Robert Jahn and Brenda Dunne

Robert G. Jahn, Ph.D, Professor Emeritus of Aerospace Sciences at Princeton  University, and Dean Emeritus of The School of Engineering and Applied Science.  He holds a B.S.E. degree in Mechanical Engineering/Physics (1951), a M.A. Degree in Physics (1953), and a Ph.D. degree in Physics (1955), all from Princeton University, and has held faculty positions at Lehigh University, Physics Department, the California Institute of Technology, and, since  1962, at Princeton. He has directed major research programs in advanced  aerospace propulsion systems for over 40 years, with ongoing sponsorship by NASA, the Air Force, and various industrial firms. For the past 26 years, he has been director of the Princeton Engineering Anomalies Research (PEAR)  Laboratory. Chairman of the Board of the International Consciousness Research  Laboratories and Vice President of the Society for Scientific Exploration.

Brenda J. Dunne, M.S. holds degrees in psychology and the humanities from Mundelein College in Chicago (1976), and a M.S. in Human Development from the  University of Chicago (1979).  Manager of the Princeton Engineering  Anomalies Research (PEAR) laboratory, supervising the full spectrum of PEAR activities and overseeing research projects of visiting scholars and student interns.
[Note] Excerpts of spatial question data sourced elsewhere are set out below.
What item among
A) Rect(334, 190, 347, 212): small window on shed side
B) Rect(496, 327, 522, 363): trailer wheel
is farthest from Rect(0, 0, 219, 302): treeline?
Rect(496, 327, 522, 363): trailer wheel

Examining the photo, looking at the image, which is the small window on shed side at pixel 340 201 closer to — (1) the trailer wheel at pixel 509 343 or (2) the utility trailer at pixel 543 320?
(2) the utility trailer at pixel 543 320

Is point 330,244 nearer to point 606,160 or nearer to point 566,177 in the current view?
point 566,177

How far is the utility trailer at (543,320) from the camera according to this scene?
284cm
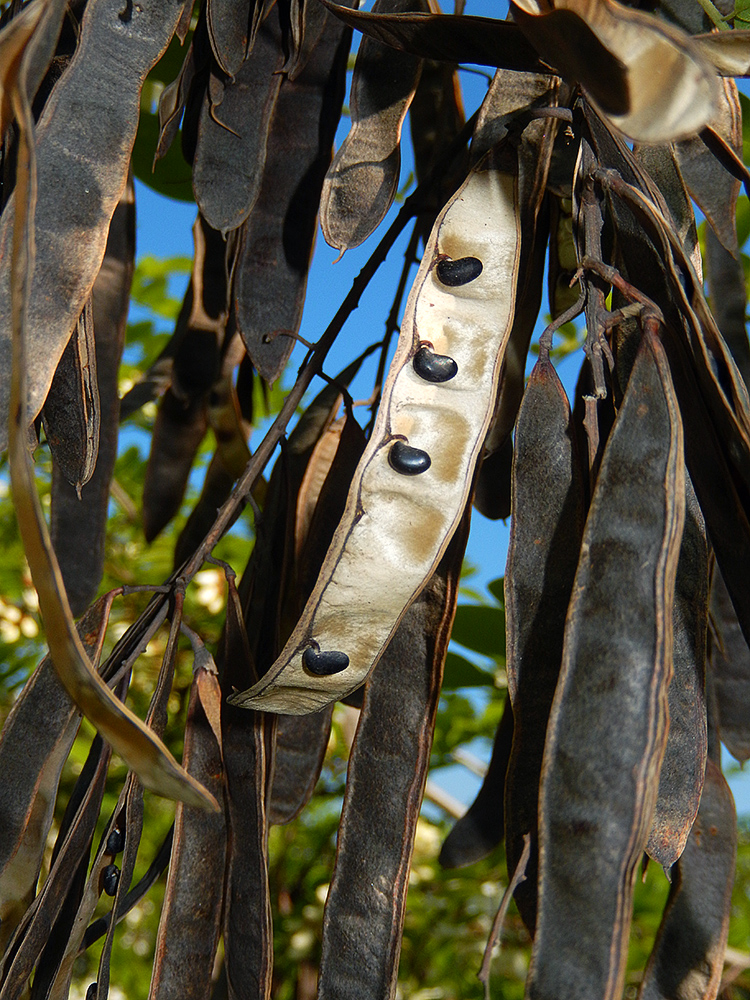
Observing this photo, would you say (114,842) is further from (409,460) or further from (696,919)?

Councilor of the Society for Scientific Exploration and Executive Committee as Education Officer. President and Treasurer of the International Consciousness Research Laboratories (ICRL).

Title of UFCSH talk: “Princeton Engineering Anomalies Research (PEAR): Implications for Spirituality and Health”
Monday, November 14, 2005
Robert Jahn, Ph.D. and Brenda Dunne, M.S. describe the research carried out over the past quarter century in their PEAR laboratory, housed in Princeton University’s School of Engineering and Applied Science. The results of numerous carefully controlled experiments provide strong evidence that human consciousness can play a pro-active role in the establishment of physical reality.

Initially intended to address the potential vulnerability of sensitive engineering systems and processes, these findings carry much broader implications that bear on our view of ourselves, our relationship to others, and to the cosmos in which we exist.